Set problem A: Convert the rows below into a two-column CSV with the headers task and value. Include only the rows from the line with "Out of the point" through the end of the rows. Each row's text goes in one quoted field and its answer in another, with line breaks changed to spaces.
---------- Given text ----------
The character behind Jason Lee’s Detective Dwight Hendricks is such a complex one. While he’s portrayed as a simple guy, he is in a way, but there’s something more to him, something that makes you root for him and makes you want to know more. Maybe that’s the Clooney influence.

In this week’s episode, Dwight and partner Whitehead are sent to talk to to young boys who were fighting at school. As they talk to the instigator he divulges that he’s having it rough because his dad was taken the night before by terrorists. They initially pass him off as a kid who’s just telling stories, but Dwight sees something in him that makes him realize there’s something more to it than that.

The detectives take the boy home and talk to his mother, Cleo (Juliette Lewis) who explains her husband is a truck driver and is out on the road, and last night they were arguing about the bills, and she had said the bill collectors were terrorizing them. That must be where her son got that idea. The detectives thank her and leave, and just as I was thinking I didn’t completely believe Cleo, it seems Dwight feels the same way.
---------- Material provided ----------
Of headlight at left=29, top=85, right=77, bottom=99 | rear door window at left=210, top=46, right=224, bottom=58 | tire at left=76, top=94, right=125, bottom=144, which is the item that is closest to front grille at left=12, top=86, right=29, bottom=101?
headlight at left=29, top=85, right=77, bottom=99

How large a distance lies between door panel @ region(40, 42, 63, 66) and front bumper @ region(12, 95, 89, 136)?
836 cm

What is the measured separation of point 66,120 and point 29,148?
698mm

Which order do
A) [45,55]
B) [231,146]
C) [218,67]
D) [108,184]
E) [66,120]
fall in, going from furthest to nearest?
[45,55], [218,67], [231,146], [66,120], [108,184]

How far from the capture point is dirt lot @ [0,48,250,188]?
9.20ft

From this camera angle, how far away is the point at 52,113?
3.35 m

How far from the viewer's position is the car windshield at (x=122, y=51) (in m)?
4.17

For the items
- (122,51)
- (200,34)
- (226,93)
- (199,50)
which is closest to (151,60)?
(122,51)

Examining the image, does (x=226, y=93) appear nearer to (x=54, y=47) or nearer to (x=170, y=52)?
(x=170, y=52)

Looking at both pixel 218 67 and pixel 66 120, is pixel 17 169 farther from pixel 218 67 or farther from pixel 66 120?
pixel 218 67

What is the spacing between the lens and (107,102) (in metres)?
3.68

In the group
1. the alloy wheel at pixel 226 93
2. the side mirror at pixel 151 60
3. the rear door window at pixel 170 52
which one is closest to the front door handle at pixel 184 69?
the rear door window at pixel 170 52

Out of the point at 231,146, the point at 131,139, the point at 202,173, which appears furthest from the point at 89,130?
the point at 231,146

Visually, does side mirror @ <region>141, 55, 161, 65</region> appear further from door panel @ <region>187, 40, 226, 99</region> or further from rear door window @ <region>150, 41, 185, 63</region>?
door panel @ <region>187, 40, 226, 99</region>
----------
Set problem B: In the episode recap, rewrite the passage from "In this week’s" to "it than that.", changing "instigator" to "ringleader".

Written response A:
task,value
"Out of the point at 231,146, the point at 131,139, the point at 202,173, which appears furthest from the point at 89,130?","the point at 231,146"
"Visually, does side mirror @ <region>141, 55, 161, 65</region> appear further from door panel @ <region>187, 40, 226, 99</region> or further from rear door window @ <region>150, 41, 185, 63</region>?","door panel @ <region>187, 40, 226, 99</region>"

Written response B:
In this week’s episode, Dwight and partner Whitehead are sent to talk to to young boys who were fighting at school. As they talk to the ringleader he divulges that he’s having it rough because his dad was taken the night before by terrorists. They initially pass him off as a kid who’s just telling stories, but Dwight sees something in him that makes him realize there’s something more to it than that.